(Short descriptive text snippets)
━━━━━━━━━━━━━━━━━━━━

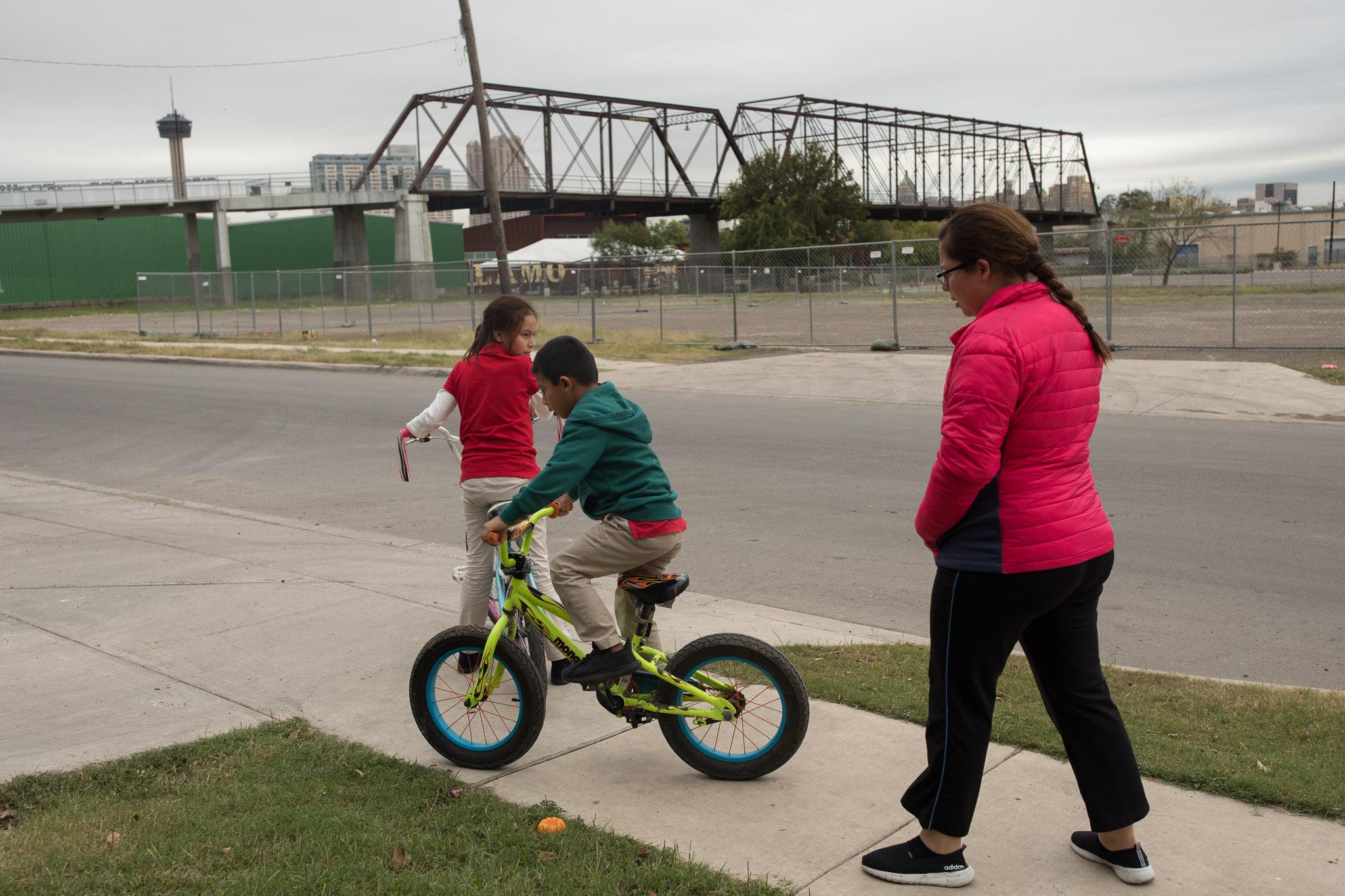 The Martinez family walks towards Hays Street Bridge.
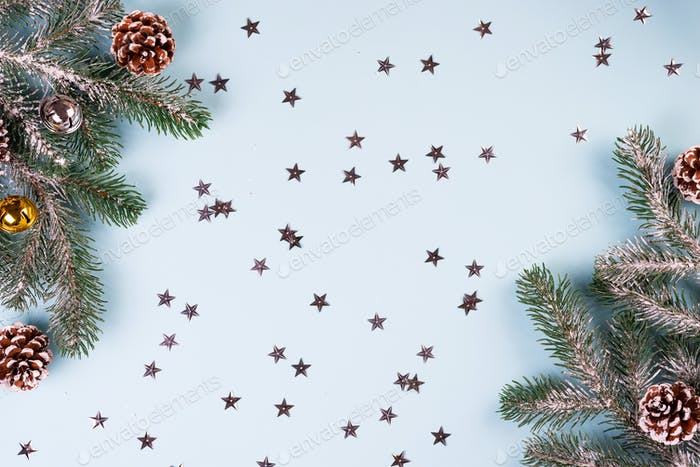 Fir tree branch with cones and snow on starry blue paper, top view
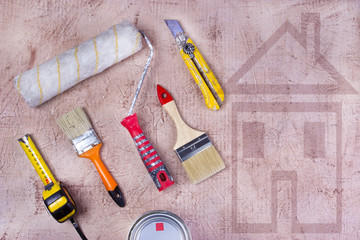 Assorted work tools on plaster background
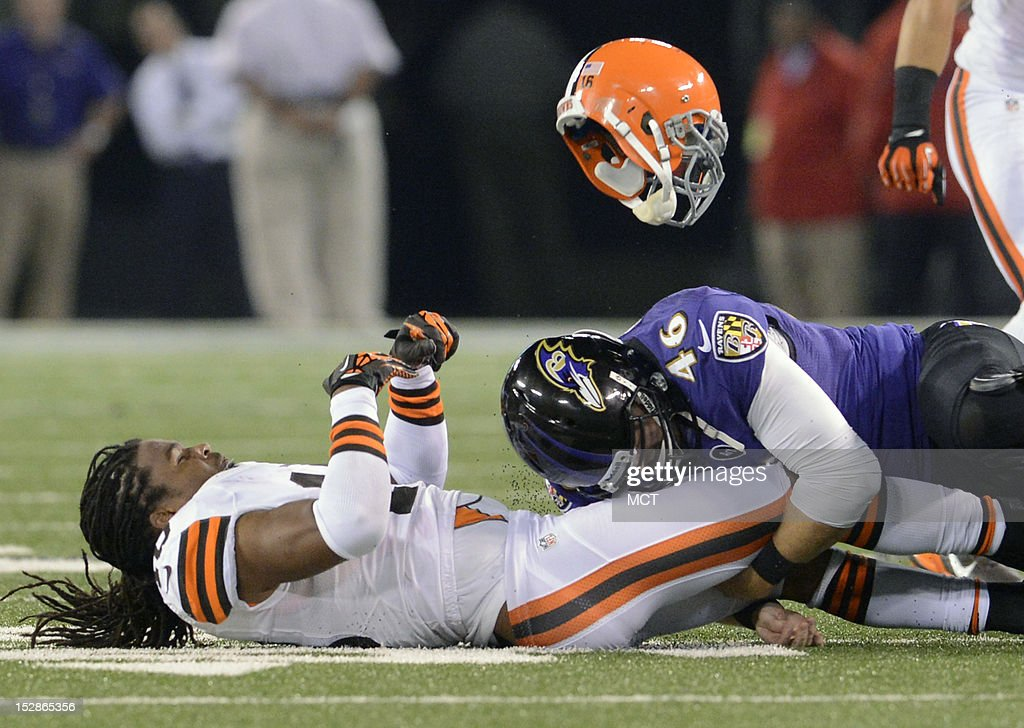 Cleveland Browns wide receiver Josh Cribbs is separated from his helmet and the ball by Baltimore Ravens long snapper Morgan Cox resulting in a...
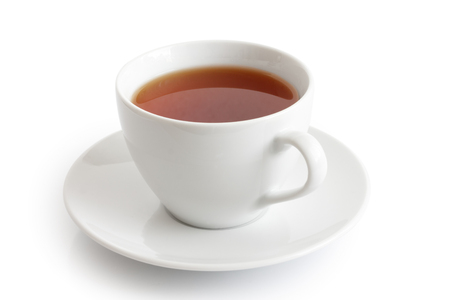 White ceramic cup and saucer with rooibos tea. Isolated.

━━━━━━━━━━━━━━━━━━━━

**The task:**
Would you mind returning each entry above word for word, skipping the images?

**Response area:**
 The Martinez family walks towards Hays Street Bridge.
 Fir tree branch with cones and snow on starry blue paper, top view
 Assorted work tools on plaster background
 Cleveland Browns wide receiver Josh Cribbs is separated from his helmet and the ball by Baltimore Ravens long snapper Morgan Cox resulting in a...
 White ceramic cup and saucer with rooibos tea. Isolated.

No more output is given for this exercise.